**TASK ITEM**
Check each line of the data for "genus", and copy the ones that have it.

[Opening AVAILABLE DATA section]

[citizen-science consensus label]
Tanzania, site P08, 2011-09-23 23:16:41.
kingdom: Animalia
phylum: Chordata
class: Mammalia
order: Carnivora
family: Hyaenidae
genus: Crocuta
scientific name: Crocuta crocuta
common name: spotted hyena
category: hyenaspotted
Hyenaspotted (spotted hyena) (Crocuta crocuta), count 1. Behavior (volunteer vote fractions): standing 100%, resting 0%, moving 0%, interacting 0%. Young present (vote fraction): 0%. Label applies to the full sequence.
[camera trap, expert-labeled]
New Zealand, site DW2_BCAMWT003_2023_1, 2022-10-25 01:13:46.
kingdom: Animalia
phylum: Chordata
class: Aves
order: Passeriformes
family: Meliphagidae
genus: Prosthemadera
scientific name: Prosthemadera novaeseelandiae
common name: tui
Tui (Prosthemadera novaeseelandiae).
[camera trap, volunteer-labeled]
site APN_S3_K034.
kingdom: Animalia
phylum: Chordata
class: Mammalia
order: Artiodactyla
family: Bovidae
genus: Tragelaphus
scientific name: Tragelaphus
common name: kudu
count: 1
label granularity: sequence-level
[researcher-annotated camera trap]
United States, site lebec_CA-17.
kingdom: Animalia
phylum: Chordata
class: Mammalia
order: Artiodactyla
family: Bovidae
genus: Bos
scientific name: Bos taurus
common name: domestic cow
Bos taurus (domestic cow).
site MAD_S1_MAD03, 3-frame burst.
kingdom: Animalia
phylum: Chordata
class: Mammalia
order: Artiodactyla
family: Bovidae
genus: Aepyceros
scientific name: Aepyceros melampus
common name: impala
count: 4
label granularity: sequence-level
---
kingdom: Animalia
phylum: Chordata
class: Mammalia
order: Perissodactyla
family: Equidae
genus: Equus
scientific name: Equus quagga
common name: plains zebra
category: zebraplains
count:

[Closing AVAILABLE DATA section]

**YOUR SOLUTION**
genus: Crocuta
genus: Prosthemadera
genus: Tragelaphus
genus: Bos
genus: Aepyceros
genus: Equus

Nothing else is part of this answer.